安倍首相は人質事件について「過度にテロリストに気配りする必要ない」と述べますが、まったくその通りの意見ですが、これは単なる議論のすり替えです。「人質がいることに気配りし過ぎることはない」のです。通常の誘拐、人質事件でも警察は情報公開に慎重ですし、メディアも配慮します。それを、一国の首相が「犯人に気配りする必要ない」からといって、刺激してよいはずがありません。気配りする相手が違うのです。安倍氏はわざと議論のすり替えを行い、剰えさらに追求すると、「ISILを批判してはいけないと言っているように聞こえる」と、世間の風潮が「安倍政権を批判してはいけない」に流れていることと同調するような反論の仕方をしました。

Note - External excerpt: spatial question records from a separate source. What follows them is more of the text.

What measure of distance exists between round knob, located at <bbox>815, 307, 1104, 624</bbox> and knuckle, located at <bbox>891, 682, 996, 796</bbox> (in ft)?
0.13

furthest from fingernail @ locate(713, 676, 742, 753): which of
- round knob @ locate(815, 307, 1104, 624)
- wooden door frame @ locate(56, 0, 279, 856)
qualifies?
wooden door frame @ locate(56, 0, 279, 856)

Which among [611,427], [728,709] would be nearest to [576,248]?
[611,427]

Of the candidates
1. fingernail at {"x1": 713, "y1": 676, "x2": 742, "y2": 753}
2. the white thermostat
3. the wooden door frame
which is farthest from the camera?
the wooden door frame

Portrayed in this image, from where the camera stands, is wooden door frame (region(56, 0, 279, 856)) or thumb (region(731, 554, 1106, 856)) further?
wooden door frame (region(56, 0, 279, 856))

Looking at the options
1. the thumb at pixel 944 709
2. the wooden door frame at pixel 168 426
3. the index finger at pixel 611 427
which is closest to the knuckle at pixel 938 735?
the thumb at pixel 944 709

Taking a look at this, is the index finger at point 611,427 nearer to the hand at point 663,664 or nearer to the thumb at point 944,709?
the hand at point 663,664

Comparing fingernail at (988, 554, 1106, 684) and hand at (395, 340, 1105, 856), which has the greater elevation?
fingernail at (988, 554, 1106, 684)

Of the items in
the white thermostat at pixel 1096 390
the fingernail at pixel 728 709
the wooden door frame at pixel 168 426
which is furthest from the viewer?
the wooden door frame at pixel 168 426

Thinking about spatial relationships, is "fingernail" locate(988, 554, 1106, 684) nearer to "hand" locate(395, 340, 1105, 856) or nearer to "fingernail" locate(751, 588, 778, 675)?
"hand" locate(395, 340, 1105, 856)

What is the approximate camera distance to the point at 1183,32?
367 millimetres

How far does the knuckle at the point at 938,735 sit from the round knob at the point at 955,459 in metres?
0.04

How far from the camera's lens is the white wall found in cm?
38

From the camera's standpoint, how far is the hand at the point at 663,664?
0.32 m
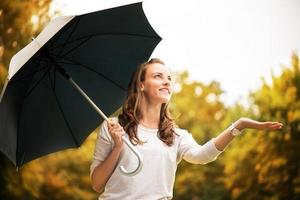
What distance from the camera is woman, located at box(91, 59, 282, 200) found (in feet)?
6.93

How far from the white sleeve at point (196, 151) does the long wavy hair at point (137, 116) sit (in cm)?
6

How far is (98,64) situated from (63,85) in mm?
250

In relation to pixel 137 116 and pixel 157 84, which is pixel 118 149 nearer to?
pixel 137 116

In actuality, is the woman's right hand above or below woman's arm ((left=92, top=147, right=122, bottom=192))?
above

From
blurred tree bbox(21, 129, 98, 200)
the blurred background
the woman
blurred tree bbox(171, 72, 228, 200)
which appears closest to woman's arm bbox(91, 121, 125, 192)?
the woman

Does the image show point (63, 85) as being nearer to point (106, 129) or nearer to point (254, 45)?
point (106, 129)

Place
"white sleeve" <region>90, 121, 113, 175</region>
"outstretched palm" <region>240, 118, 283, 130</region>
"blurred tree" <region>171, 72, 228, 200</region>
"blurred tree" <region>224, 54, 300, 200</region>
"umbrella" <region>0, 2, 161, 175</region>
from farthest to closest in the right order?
"blurred tree" <region>171, 72, 228, 200</region> < "blurred tree" <region>224, 54, 300, 200</region> < "umbrella" <region>0, 2, 161, 175</region> < "white sleeve" <region>90, 121, 113, 175</region> < "outstretched palm" <region>240, 118, 283, 130</region>

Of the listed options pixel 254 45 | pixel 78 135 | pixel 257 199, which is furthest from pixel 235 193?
pixel 78 135

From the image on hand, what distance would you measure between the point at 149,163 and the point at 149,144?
0.32 feet

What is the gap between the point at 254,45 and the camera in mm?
13883

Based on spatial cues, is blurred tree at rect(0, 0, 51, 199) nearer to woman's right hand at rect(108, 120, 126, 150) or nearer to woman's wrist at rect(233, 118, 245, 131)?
woman's right hand at rect(108, 120, 126, 150)

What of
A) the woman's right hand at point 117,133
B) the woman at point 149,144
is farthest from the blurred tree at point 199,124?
the woman's right hand at point 117,133

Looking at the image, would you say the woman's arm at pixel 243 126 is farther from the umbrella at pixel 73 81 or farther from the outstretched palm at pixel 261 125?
the umbrella at pixel 73 81

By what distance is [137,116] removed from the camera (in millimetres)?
2365
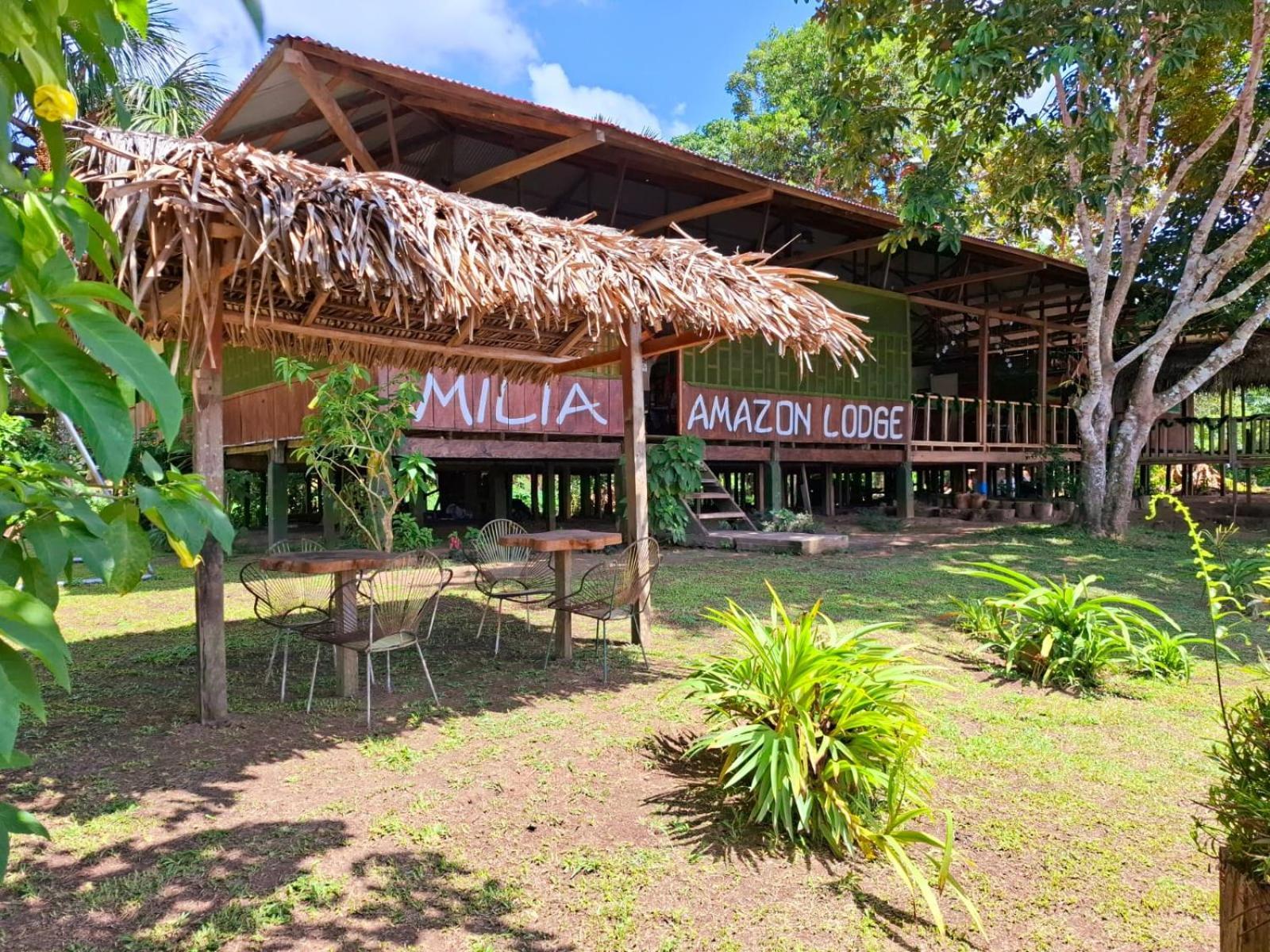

一国の首相が、こうした議論のすり替え、中身のない答弁をする。これは人質事件に限らず、経済も同じです。もしかしたら、日本企業が海外事業にリスクを感じ、国内に生産拠点を移してくれたら…などと、この政権では本気で考えているのかもしれません。そもそもこれで海外進出している企業の安全対策にかかるコストが、大幅にアップとなります。金融市場の混乱で稼げなくなった金融機関。円安で苦境の国内中小企業、そして海外展開する大企業もリスクが高まった。正直、不穏な動きがそこかしこで起きる、そんな状況になってしまったのです。何ごとでもそうですが、あらゆるものごとに配慮し、バランスよく政策を打つことが大切なのです。それを「過度に…」などと言っている時点で、安倍政権のバランス感覚は明らかにおかしく、それが日本のリスクを助長する原因、ということになってしまうのでしょうね。